§ What the exercise asks
Every line of the material below in which "annotators" shows up is to be located and copied.

════════════════════

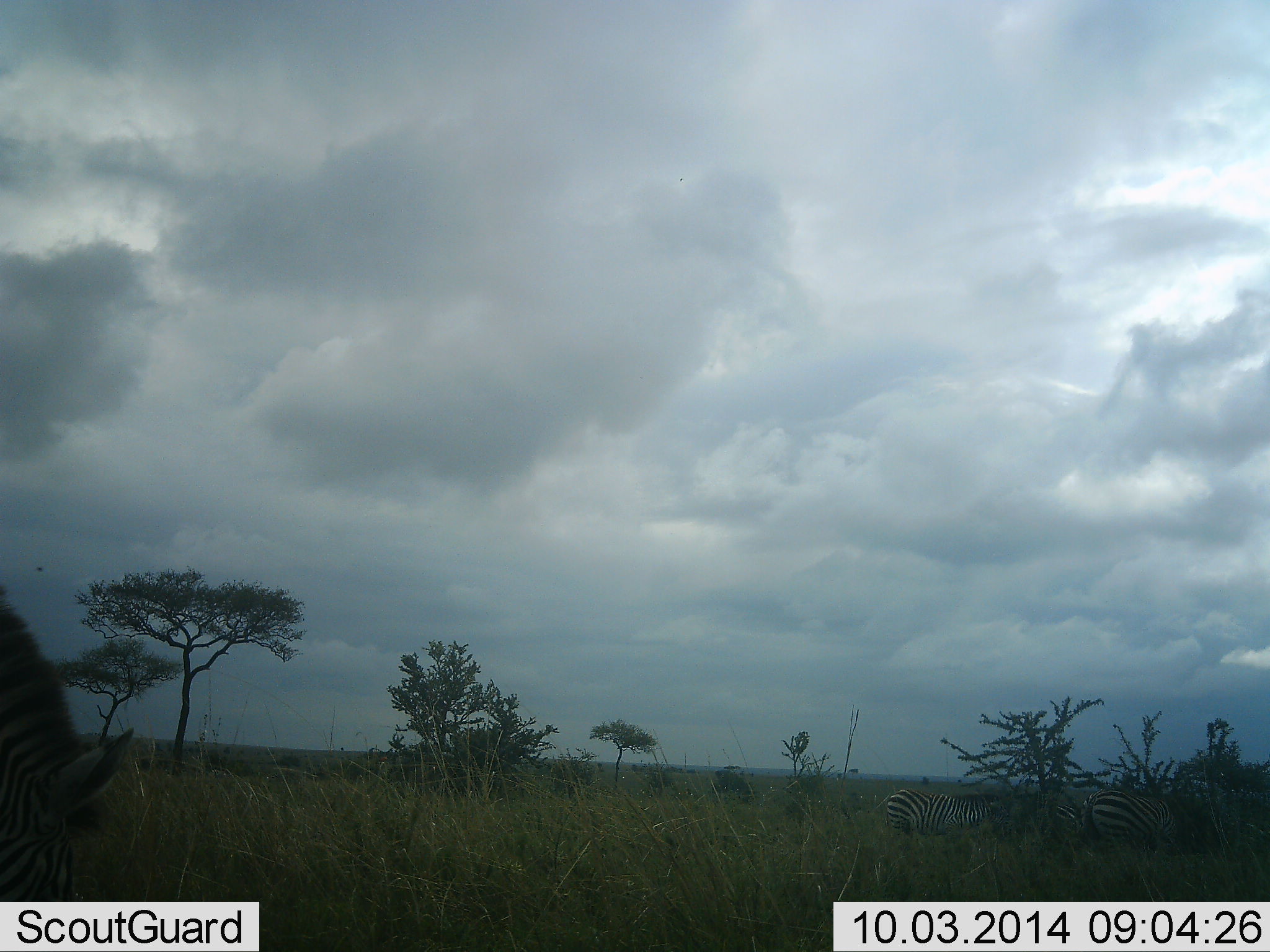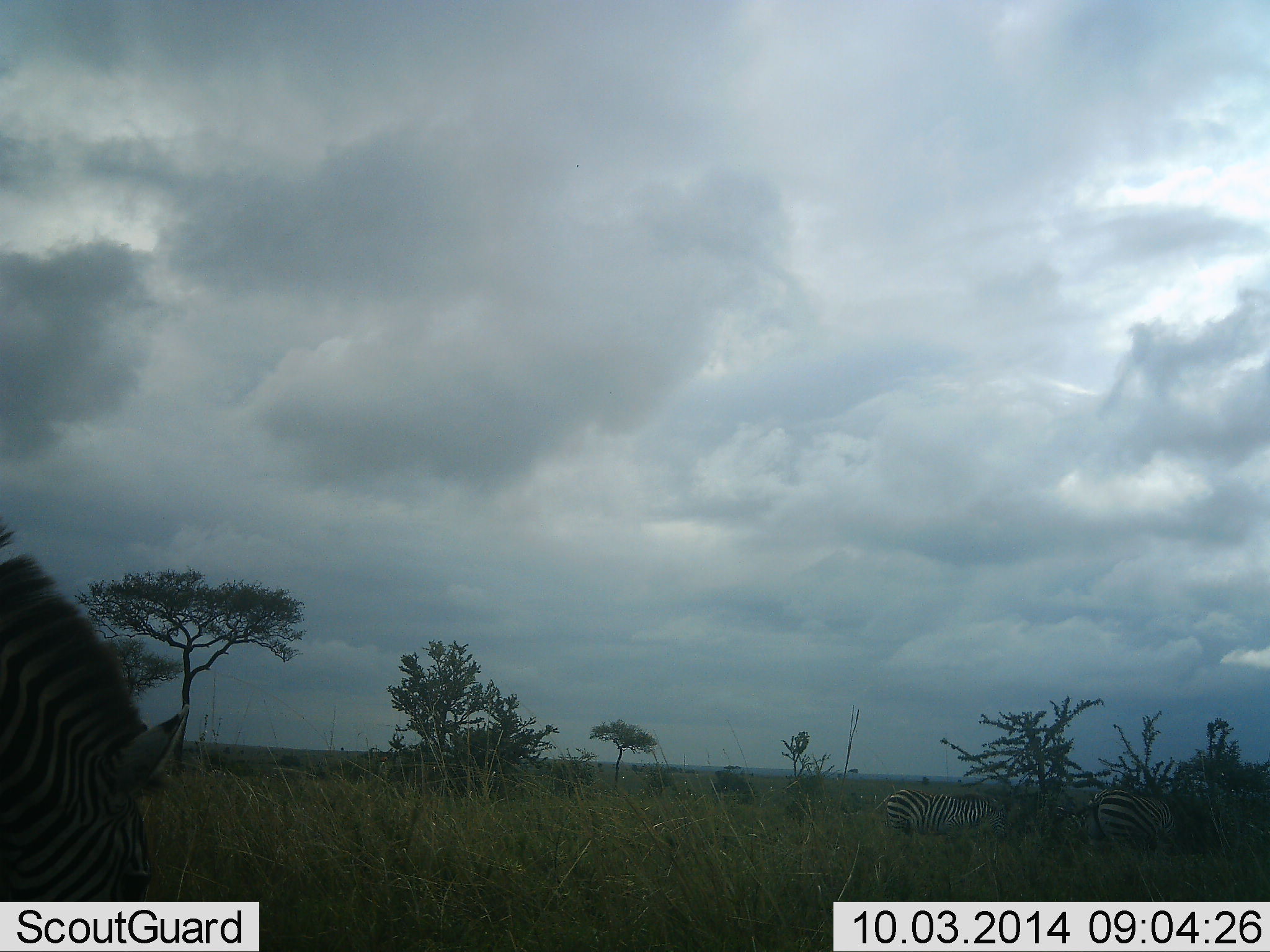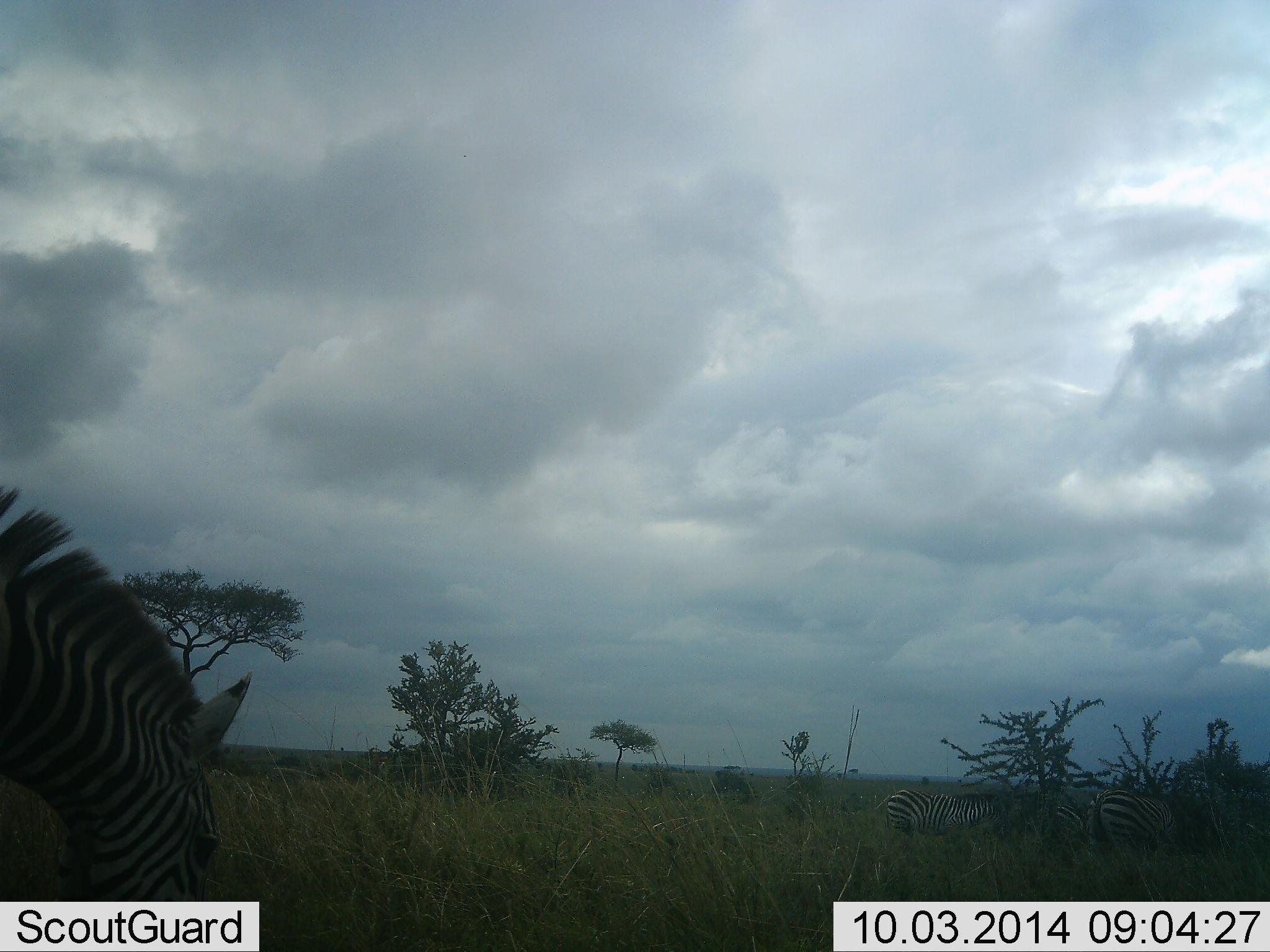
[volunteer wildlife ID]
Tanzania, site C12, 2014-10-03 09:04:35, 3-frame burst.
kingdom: Animalia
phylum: Chordata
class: Mammalia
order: Perissodactyla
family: Equidae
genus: Equus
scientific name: Equus quagga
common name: plains zebra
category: zebra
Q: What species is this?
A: Zebra (plains zebra) (Equus quagga).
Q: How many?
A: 3.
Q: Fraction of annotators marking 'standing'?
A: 40%.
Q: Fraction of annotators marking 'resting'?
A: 0%.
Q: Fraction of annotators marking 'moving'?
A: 10%.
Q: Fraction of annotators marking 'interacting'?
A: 10%.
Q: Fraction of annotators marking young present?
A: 0%.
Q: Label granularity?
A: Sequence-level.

════════════════════

§ Written response
Q: Fraction of annotators marking 'standing'?
Q: Fraction of annotators marking 'resting'?
Q: Fraction of annotators marking 'moving'?
Q: Fraction of annotators marking 'interacting'?
Q: Fraction of annotators marking young present?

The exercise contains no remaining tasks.